**HOW TO COMPLETE THIS TASK**
Among the records below, find each line containing the word "versus" and copy it.

**GIVEN RECORDS**

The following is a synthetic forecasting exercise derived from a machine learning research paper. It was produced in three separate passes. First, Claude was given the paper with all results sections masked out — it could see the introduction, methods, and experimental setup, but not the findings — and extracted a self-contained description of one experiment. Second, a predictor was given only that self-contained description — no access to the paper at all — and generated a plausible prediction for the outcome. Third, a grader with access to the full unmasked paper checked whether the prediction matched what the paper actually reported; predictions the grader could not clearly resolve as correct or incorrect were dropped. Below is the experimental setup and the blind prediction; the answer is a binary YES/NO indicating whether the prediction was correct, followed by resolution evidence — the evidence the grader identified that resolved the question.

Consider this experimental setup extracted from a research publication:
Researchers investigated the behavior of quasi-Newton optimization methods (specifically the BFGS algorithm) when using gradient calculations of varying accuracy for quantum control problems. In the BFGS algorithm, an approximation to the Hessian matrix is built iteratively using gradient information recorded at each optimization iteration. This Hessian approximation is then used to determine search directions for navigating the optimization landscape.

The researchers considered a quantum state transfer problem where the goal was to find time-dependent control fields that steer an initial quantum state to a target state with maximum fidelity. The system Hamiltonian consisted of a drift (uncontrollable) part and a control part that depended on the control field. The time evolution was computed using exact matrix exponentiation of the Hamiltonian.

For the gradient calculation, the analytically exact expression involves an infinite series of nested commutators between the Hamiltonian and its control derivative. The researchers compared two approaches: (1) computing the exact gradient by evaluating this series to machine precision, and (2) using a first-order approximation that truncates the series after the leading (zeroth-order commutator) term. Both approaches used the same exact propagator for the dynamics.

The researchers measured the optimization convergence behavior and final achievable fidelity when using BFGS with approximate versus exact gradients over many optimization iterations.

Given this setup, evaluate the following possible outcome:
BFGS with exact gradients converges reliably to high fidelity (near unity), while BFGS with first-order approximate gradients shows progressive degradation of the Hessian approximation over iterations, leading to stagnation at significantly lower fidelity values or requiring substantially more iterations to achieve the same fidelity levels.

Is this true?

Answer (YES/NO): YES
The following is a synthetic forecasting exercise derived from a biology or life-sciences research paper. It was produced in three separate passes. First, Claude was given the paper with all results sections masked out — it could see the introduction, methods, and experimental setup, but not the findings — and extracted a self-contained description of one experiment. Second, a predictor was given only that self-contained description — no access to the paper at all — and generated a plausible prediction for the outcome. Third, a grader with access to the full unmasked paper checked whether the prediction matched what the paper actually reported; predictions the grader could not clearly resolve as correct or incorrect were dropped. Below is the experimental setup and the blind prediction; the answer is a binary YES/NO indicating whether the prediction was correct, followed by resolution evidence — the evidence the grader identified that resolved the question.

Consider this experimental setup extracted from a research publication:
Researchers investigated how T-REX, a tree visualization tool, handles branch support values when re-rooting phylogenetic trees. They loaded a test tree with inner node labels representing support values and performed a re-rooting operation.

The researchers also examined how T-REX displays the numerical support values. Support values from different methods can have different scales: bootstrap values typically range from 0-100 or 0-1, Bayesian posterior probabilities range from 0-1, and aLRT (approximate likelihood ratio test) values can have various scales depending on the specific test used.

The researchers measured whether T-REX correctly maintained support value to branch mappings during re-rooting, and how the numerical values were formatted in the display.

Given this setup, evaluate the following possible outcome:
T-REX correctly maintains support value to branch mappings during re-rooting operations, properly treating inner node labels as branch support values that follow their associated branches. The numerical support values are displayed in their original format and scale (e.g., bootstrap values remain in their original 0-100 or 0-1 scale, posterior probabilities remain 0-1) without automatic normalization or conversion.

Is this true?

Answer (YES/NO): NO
...
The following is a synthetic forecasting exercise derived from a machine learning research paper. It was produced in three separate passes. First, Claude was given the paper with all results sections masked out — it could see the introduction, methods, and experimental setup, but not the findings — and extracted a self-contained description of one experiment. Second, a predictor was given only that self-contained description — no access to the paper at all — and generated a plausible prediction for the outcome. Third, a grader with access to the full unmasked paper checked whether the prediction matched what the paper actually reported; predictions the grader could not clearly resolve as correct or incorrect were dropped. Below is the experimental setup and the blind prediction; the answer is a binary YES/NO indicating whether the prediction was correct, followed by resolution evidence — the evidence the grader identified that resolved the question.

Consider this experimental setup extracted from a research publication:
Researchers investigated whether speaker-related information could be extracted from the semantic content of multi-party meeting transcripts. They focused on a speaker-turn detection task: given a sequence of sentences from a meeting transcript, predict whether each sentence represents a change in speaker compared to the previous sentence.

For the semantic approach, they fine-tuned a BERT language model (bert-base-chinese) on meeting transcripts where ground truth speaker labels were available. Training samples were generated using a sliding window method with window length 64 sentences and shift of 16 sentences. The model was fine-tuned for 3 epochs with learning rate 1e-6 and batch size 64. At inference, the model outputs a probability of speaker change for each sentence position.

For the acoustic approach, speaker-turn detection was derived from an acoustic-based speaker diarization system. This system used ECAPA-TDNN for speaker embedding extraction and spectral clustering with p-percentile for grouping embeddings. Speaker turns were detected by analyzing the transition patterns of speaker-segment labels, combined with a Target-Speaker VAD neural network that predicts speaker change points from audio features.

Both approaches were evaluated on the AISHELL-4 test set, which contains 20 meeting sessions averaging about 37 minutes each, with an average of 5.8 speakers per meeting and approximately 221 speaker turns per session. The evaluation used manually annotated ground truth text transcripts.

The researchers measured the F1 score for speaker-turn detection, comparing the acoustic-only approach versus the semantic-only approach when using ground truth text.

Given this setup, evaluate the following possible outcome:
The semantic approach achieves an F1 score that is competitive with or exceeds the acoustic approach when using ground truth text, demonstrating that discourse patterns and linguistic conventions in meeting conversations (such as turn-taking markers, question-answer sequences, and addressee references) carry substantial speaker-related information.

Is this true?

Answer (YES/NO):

**OUTPUT**
The researchers measured the optimization convergence behavior and final achievable fidelity when using BFGS with approximate versus exact gradients over many optimization iterations.
The researchers measured the F1 score for speaker-turn detection, comparing the acoustic-only approach versus the semantic-only approach when using ground truth text.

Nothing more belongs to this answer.